Ты будешь говорить с этим старым и мудрым человеком о том великом и малом, из чего соткана твоя жизнь. Он поймет. Трагедию Хиросимы. Радость утренней удачной строки. Раздумья после фильмов Бергмана или Антониони…

(Торжественно летящие над лентой шоссе космически могущественные кроны в «Земляничной поляне» Бергмана напомнят, если на миг остановить бег кинокамеры, слитно покоящиеся в вечереющем воздухе красивые деревья на печальных картинах Ватто; хотя и несравненно менее динамично, они тоже выявляют трагическую непрочность человеческих отношений.)

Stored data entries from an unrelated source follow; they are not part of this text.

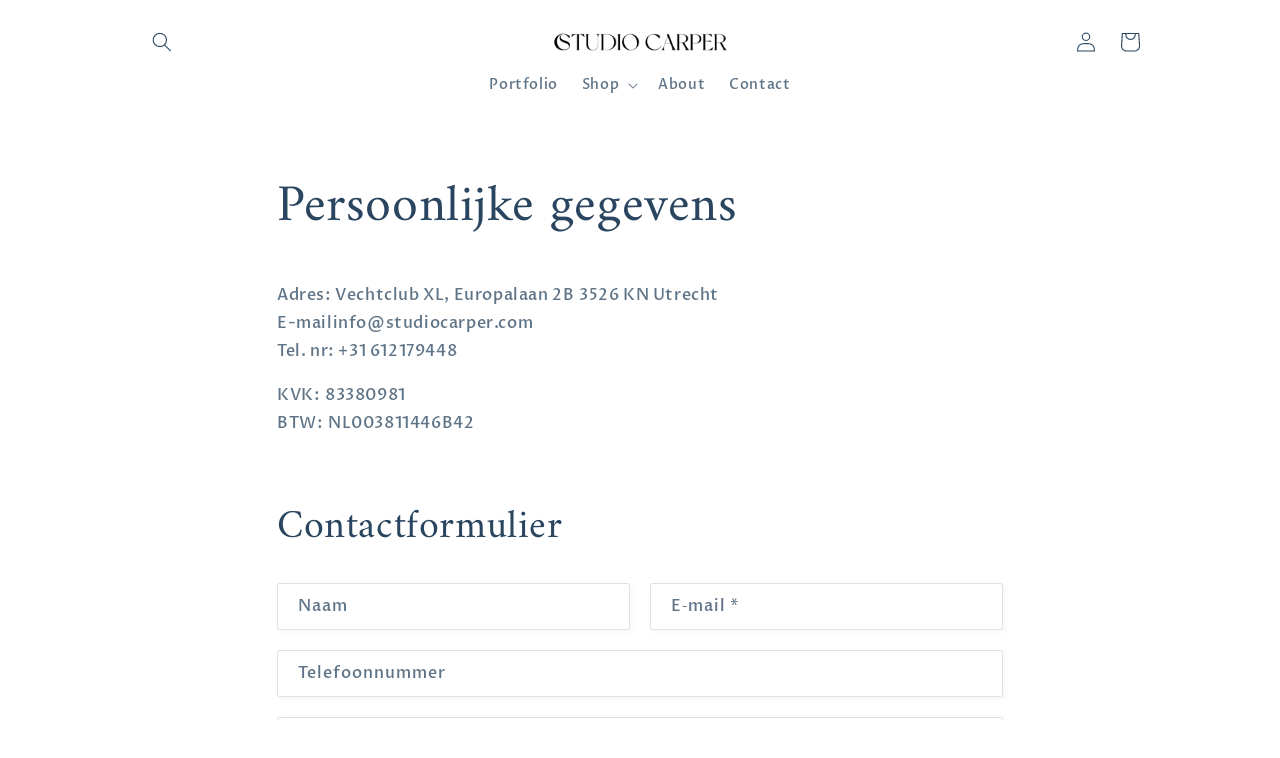

--- FILE ---
content_type: application/x-javascript; charset=utf-8
request_url: https://bundler.nice-team.net/app/shop/status/carlijncuijpers-illustraties.myshopify.com.js?1768939447
body_size: -335
content:
var bundler_settings_updated='1641917257';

Старик жил в Амстердаме середины XVII века — туманном городе узких улиц и темных каналов, с уютным запахом торфа, который томительно тлел в каминах, тихими домашними радостями, увековеченными «малыми голландцами», и часто потаенным для современников, как и в остальные века, героизмом ума и сердца. Может, с этим стариком беседовал Спиноза?

А почему бы и нет? Ведь он, одиноко гуляя вечерами, любил заговаривать с нищими, ремесленниками, бездомными стариками.

О чем же могли говорить он и старик в красном?

О! О чем угодно. О шлифовке стекол или вязке морских канатов. О том, что в туманные, ветреные вечера иногда горлом идет кровь. О радостном разнообразии ручного труда, когда при поверхностной похожести вещей каждый раз рождается что-то новое, и это освежает руки и голову.

А может быть, они говорили о боге, о веротерпимости? Или о том, в которой из лавок торгуют хорошим трубочным табаком…

вернуться

4

Речь идет о картине Рембрандта «Возвращение блудного сына».